What you need to do
Could you reproduce the records below word for word, starting at the line that contains "Inspecting the image, is" and ending at the final line of the records, with both of those lines included?

Source records
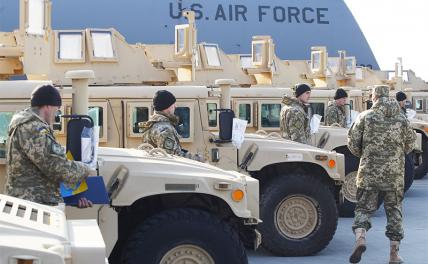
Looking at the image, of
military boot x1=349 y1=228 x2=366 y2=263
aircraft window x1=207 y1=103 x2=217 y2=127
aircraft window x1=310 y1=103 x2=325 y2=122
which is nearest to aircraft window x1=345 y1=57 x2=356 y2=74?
aircraft window x1=310 y1=103 x2=325 y2=122

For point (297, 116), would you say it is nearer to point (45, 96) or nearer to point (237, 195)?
point (237, 195)

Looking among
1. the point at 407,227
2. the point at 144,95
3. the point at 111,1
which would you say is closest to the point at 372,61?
the point at 111,1

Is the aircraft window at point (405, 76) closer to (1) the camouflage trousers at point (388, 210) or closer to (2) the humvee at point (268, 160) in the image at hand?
(2) the humvee at point (268, 160)

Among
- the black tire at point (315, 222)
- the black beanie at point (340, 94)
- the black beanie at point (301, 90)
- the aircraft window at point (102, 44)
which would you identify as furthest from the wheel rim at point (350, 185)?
the aircraft window at point (102, 44)

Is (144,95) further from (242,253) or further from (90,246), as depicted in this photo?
(90,246)

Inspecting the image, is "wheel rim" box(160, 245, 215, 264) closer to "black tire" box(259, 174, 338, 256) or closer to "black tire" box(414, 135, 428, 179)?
"black tire" box(259, 174, 338, 256)

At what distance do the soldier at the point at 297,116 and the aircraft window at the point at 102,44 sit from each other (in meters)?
2.34

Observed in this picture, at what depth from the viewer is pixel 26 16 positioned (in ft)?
25.8

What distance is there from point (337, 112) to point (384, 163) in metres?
4.24

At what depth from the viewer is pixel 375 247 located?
920 centimetres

Answer below
Inspecting the image, is "wheel rim" box(160, 245, 215, 264) closer to "black tire" box(259, 174, 338, 256) or closer to "black tire" box(414, 135, 428, 179)?
"black tire" box(259, 174, 338, 256)

At what distance do the soldier at the point at 297,116 and the aircraft window at the point at 102,44 sit from each other (in meters)?
2.34

Observed in this picture, at what depth from the viewer is pixel 26 16 positioned (in ft)?
25.8

What distance is there from point (337, 112) to point (384, 163) in metres?
4.24

At what depth from the viewer is pixel 375 247 located?
920 centimetres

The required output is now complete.